++++ Data supplied ++++

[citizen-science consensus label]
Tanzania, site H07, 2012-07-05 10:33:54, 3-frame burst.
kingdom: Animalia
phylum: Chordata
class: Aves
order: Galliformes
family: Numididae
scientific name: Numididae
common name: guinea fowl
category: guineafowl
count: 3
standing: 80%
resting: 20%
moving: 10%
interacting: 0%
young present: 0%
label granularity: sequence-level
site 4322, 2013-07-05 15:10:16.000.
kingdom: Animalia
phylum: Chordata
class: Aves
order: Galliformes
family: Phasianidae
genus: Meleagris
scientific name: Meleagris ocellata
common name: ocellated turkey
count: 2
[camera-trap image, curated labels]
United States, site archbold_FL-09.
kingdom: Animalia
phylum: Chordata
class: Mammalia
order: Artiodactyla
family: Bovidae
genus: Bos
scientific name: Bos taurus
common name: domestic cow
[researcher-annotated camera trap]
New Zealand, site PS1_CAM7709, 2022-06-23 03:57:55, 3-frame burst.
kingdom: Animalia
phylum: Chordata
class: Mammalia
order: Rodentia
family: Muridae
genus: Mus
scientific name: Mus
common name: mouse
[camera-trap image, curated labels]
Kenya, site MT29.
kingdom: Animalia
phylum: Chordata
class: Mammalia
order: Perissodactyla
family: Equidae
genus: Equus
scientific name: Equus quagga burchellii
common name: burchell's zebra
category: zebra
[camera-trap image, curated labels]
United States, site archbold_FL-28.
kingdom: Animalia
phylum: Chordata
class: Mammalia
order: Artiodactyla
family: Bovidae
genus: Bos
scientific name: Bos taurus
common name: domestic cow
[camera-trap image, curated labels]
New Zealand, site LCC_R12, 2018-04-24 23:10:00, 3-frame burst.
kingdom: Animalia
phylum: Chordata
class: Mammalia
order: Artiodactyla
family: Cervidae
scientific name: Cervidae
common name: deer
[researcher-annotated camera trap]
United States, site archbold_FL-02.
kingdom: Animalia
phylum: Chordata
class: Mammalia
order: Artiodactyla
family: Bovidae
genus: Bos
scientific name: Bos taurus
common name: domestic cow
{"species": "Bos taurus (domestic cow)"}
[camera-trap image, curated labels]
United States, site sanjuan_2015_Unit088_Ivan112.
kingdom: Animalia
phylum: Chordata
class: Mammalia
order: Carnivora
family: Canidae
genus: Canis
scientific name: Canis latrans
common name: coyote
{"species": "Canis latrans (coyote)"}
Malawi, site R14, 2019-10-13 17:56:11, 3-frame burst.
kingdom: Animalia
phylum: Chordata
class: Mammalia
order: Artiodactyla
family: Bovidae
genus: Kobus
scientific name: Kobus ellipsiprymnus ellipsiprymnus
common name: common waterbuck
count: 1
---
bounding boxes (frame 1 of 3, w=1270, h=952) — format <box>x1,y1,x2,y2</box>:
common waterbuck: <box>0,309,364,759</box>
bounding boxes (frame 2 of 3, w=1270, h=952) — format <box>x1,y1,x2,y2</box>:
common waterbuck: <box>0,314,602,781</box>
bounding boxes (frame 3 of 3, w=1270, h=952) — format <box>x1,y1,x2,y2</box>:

++++

Work instruction: The records above must be reproduced word for word.

Response below:
[citizen-science consensus label]
Tanzania, site H07, 2012-07-05 10:33:54, 3-frame burst.
kingdom: Animalia
phylum: Chordata
class: Aves
order: Galliformes
family: Numididae
scientific name: Numididae
common name: guinea fowl
category: guineafowl
count: 3
standing: 80%
resting: 20%
moving: 10%
interacting: 0%
young present: 0%
label granularity: sequence-level
site 4322, 2013-07-05 15:10:16.000.
kingdom: Animalia
phylum: Chordata
class: Aves
order: Galliformes
family: Phasianidae
genus: Meleagris
scientific name: Meleagris ocellata
common name: ocellated turkey
count: 2
[camera-trap image, curated labels]
United States, site archbold_FL-09.
kingdom: Animalia
phylum: Chordata
class: Mammalia
order: Artiodactyla
family: Bovidae
genus: Bos
scientific name: Bos taurus
common name: domestic cow
[researcher-annotated camera trap]
New Zealand, site PS1_CAM7709, 2022-06-23 03:57:55, 3-frame burst.
kingdom: Animalia
phylum: Chordata
class: Mammalia
order: Rodentia
family: Muridae
genus: Mus
scientific name: Mus
common name: mouse
[camera-trap image, curated labels]
Kenya, site MT29.
kingdom: Animalia
phylum: Chordata
class: Mammalia
order: Perissodactyla
family: Equidae
genus: Equus
scientific name: Equus quagga burchellii
common name: burchell's zebra
category: zebra
[camera-trap image, curated labels]
United States, site archbold_FL-28.
kingdom: Animalia
phylum: Chordata
class: Mammalia
order: Artiodactyla
family: Bovidae
genus: Bos
scientific name: Bos taurus
common name: domestic cow
[camera-trap image, curated labels]
New Zealand, site LCC_R12, 2018-04-24 23:10:00, 3-frame burst.
kingdom: Animalia
phylum: Chordata
class: Mammalia
order: Artiodactyla
family: Cervidae
scientific name: Cervidae
common name: deer
[researcher-annotated camera trap]
United States, site archbold_FL-02.
kingdom: Animalia
phylum: Chordata
class: Mammalia
order: Artiodactyla
family: Bovidae
genus: Bos
scientific name: Bos taurus
common name: domestic cow
{"species": "Bos taurus (domestic cow)"}
[camera-trap image, curated labels]
United States, site sanjuan_2015_Unit088_Ivan112.
kingdom: Animalia
phylum: Chordata
class: Mammalia
order: Carnivora
family: Canidae
genus: Canis
scientific name: Canis latrans
common name: coyote
{"species": "Canis latrans (coyote)"}
Malawi, site R14, 2019-10-13 17:56:11, 3-frame burst.
kingdom: Animalia
phylum: Chordata
class: Mammalia
order: Artiodactyla
family: Bovidae
genus: Kobus
scientific name: Kobus ellipsiprymnus ellipsiprymnus
common name: common waterbuck
count: 1
---
bounding boxes (frame 1 of 3, w=1270, h=952) — format <box>x1,y1,x2,y2</box>:
common waterbuck: <box>0,309,364,759</box>
bounding boxes (frame 2 of 3, w=1270, h=952) — format <box>x1,y1,x2,y2</box>:
common waterbuck: <box>0,314,602,781</box>
bounding boxes (frame 3 of 3, w=1270, h=952) — format <box>x1,y1,x2,y2</box>:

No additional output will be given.